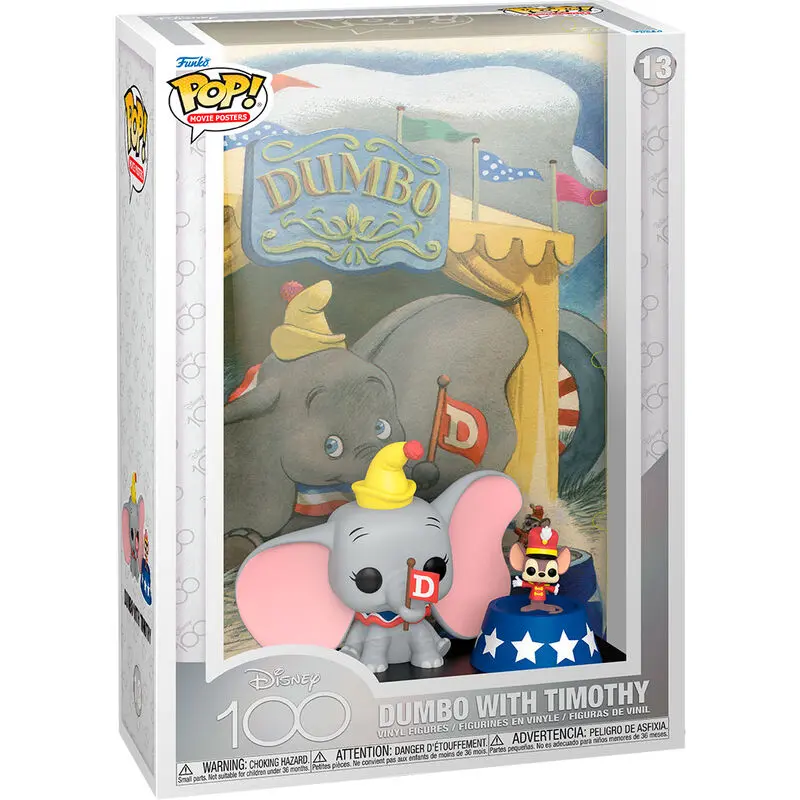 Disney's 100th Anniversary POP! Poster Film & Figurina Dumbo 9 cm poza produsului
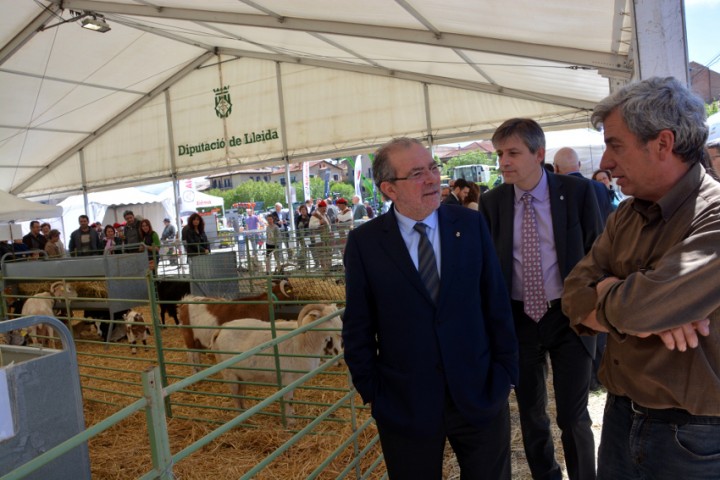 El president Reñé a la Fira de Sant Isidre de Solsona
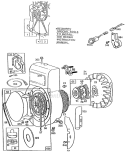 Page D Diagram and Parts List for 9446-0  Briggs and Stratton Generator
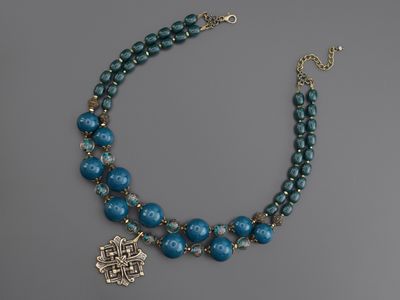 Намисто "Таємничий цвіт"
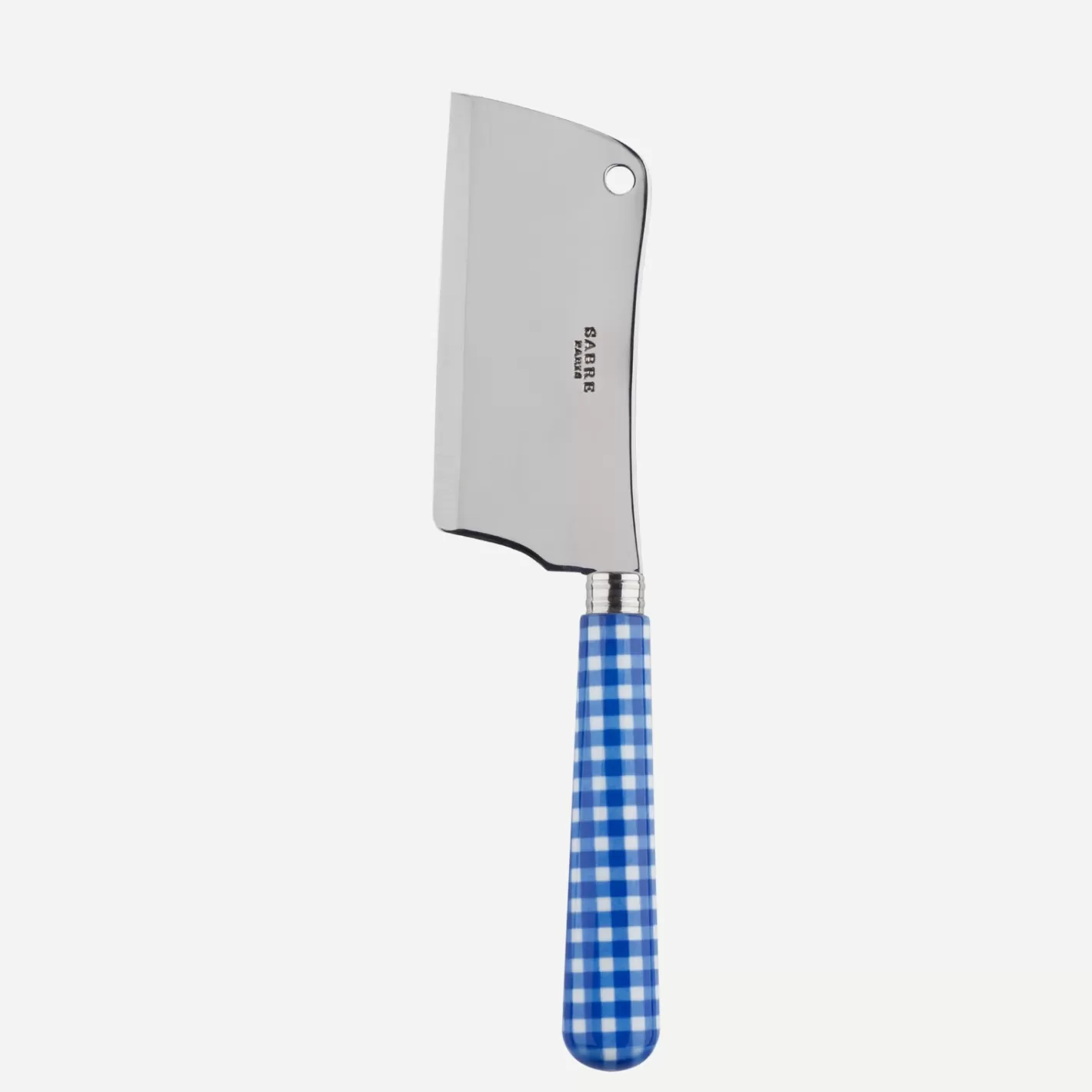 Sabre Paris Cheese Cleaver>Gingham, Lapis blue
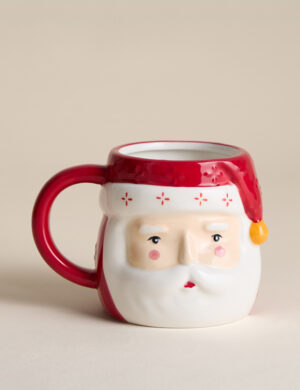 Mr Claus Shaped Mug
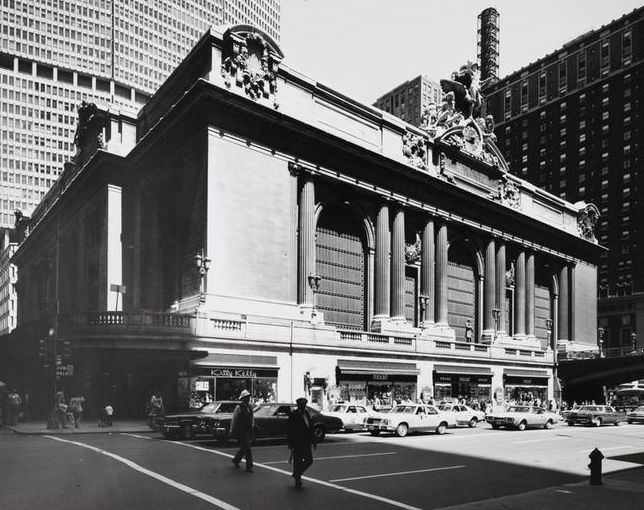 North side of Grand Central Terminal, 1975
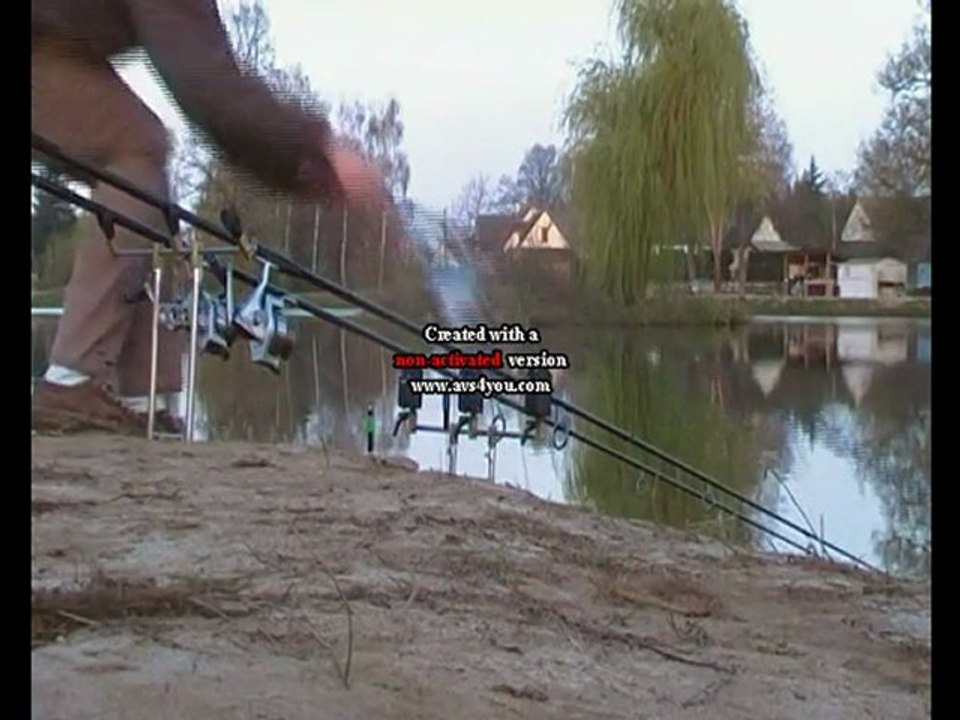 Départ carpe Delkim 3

--------------------

▶ Required work
Would you copy out all the data exactly, without the images?

▶ Exercise solution
 Disney's 100th Anniversary POP! Poster Film & Figurina Dumbo 9 cm poza produsului
 El president Reñé a la Fira de Sant Isidre de Solsona
 Page D Diagram and Parts List for 9446-0  Briggs and Stratton Generator
 Намисто "Таємничий цвіт"
 Sabre Paris Cheese Cleaver>Gingham, Lapis blue
 Mr Claus Shaped Mug
 North side of Grand Central Terminal, 1975
 Départ carpe Delkim 3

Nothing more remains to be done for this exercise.